• _TASK INPUT_

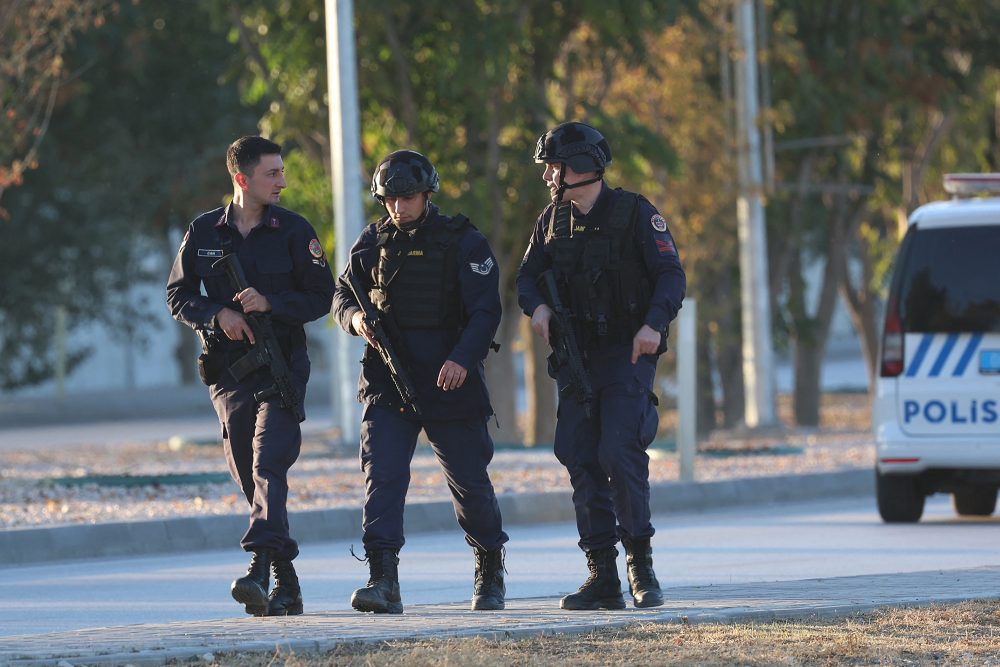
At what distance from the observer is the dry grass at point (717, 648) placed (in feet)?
21.4

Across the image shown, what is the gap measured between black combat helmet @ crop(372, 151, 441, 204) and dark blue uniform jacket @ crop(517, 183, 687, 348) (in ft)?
1.52

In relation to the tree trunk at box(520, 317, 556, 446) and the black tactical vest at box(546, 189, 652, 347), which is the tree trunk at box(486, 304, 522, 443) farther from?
the black tactical vest at box(546, 189, 652, 347)

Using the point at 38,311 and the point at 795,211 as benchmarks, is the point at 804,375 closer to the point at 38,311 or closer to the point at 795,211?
the point at 795,211

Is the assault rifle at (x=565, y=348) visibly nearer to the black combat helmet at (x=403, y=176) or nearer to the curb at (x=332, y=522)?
the black combat helmet at (x=403, y=176)

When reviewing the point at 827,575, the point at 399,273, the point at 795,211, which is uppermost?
the point at 795,211

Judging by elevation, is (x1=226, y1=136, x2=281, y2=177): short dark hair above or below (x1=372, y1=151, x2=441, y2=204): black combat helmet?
above

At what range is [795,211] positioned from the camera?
2794cm

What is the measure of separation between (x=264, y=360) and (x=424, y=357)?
0.60 meters

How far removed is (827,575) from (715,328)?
55.7 ft

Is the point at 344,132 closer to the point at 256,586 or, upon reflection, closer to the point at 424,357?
the point at 424,357

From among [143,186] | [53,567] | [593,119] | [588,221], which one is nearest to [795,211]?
[593,119]

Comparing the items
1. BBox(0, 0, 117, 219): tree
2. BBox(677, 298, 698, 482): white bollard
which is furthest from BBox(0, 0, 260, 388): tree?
BBox(677, 298, 698, 482): white bollard

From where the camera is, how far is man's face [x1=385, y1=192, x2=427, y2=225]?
8070 mm

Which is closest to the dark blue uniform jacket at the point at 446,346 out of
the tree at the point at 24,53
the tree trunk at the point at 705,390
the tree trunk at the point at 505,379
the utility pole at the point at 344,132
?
the tree at the point at 24,53
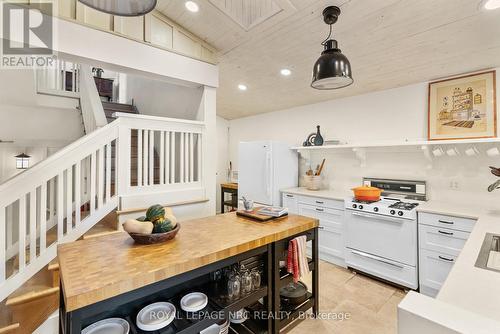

• _TASK TO COMPLETE_
Copy out all of the lines above word for word, leaving out the pictures.

• _OUTPUT FOR THIS TASK_
At what distance from the observer is the dry grass at point (717, 648) placed (in feet)?
21.4

Across the image shown, what is the gap measured between black combat helmet @ crop(372, 151, 441, 204) and dark blue uniform jacket @ crop(517, 183, 687, 348) (in ft)?
1.52

In relation to the tree trunk at box(520, 317, 556, 446) and the black tactical vest at box(546, 189, 652, 347), which is the tree trunk at box(486, 304, 522, 443) farther from?
the black tactical vest at box(546, 189, 652, 347)

Using the point at 38,311 and the point at 795,211 as benchmarks, is the point at 804,375 closer to the point at 38,311 or closer to the point at 795,211?
the point at 795,211

Is the assault rifle at (x=565, y=348) visibly nearer to the black combat helmet at (x=403, y=176) or nearer to the curb at (x=332, y=522)?
the black combat helmet at (x=403, y=176)

When reviewing the point at 827,575, the point at 399,273, the point at 795,211, which is uppermost?
the point at 795,211

Judging by elevation, is (x1=226, y1=136, x2=281, y2=177): short dark hair above or below (x1=372, y1=151, x2=441, y2=204): black combat helmet?
above

At what range is [795,211] positioned from the camera?
2794cm

What is the measure of separation between (x=264, y=360) and (x=424, y=357)?
0.60 meters

How far removed is (827,575) from (715,328)?
55.7 ft

Is the point at 344,132 closer to the point at 256,586 or, upon reflection, closer to the point at 424,357?
the point at 424,357

From among [143,186] | [53,567] | [593,119] | [588,221], which one is nearest to [795,211]?
[593,119]

Comparing the items
1. BBox(0, 0, 117, 219): tree
2. BBox(677, 298, 698, 482): white bollard
which is furthest from BBox(0, 0, 260, 388): tree?
BBox(677, 298, 698, 482): white bollard

From where the camera is, how far is man's face [x1=385, y1=192, x2=427, y2=225]?
8070 mm

Which is closest to the dark blue uniform jacket at the point at 446,346 out of
the tree at the point at 24,53
the tree trunk at the point at 705,390
the tree trunk at the point at 505,379
the utility pole at the point at 344,132
?
the tree at the point at 24,53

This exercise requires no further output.